Now, for the synchros in all this. Mountain Astrologer is published bi-monthly. This issue was the 137th, February-March 2008.  That means the author probably wrote it in the late fall of 2007, before the economic meltdown in March 2008, before Obama was elected, before the Euro crisis, the Arab spring, the Occupy movement, the housing meltdown. Here are some of the highlights, under “Global Trends’:

–       Ecosystem breakdown: well, we had the  BP oil spill and more and more species are going extinct. https://dodosgone.blogspot.com

–       Increased tectonic movement: As the planetary empaths know, earthquakes have increased dramatically in this century, particularly since 2008. Take a look. Scroll down the page for the graph.

–       The end of cheap oil: When George W. Bush entered office, gas cost $1.43 a gallon. Today, it ranges between $3.49 to just under $4. But it has gone over four bucks a gallon at various times this century. The cost in Europe and other parts of the world may be higher.

–       Popular unrest and Global conflicts: Gee, this is daily news now. The Occupy movement and the Arab spring go into  this category.

–       Economic Crisis and reform of the monetary system: the accuracy here is eerie, and I quote: “One of the main consequences of all this is likely to be a large-scale economic crisis. The financial institutions will almost certainly gain a great deal…and will try to use the situation to increase their control over the people.”
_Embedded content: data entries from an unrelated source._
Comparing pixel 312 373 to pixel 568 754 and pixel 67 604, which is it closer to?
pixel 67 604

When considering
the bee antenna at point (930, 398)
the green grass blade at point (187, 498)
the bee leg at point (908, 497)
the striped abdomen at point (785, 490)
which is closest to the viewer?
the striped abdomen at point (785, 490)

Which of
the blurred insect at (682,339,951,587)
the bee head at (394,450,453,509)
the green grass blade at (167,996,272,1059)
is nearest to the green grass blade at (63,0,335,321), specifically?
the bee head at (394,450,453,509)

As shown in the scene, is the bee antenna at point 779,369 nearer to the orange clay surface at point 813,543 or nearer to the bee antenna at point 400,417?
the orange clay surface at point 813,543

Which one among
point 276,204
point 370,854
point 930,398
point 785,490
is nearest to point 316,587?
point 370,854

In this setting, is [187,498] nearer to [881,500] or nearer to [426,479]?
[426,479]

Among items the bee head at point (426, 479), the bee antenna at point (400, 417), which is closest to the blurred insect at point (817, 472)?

The author, Maurice Lavenant, concludes his article with what may be a battle cry:

“As always, it is largely up to the people to decide what they consume and how it is I produced. It’s also up to the people to decide how their resources are managed and, indeed, how they themselves are managed…How much abuse we can tolerate before we take our destiny into our own hands is anybody’s guess. In this case, though, the stakes are high because we are dealing with no less than the long-term survival of the entire biosphere. Given this fact, can we afford to be complacent?”

So now that we’ve stepped into  2012, there are many things to consider. How can we embrace the change around us and within our own lives? Do we need to redefine ourselves professionally, personally, spiritually, emotionally? If so, how?  What do we desire for ourselves, our families and loved ones in the coming year?

I’m always looking for the absolute bottom line and for me, it’s this: If I knew I had one day to live, what would I do? How would I live? With whom would I spend my time?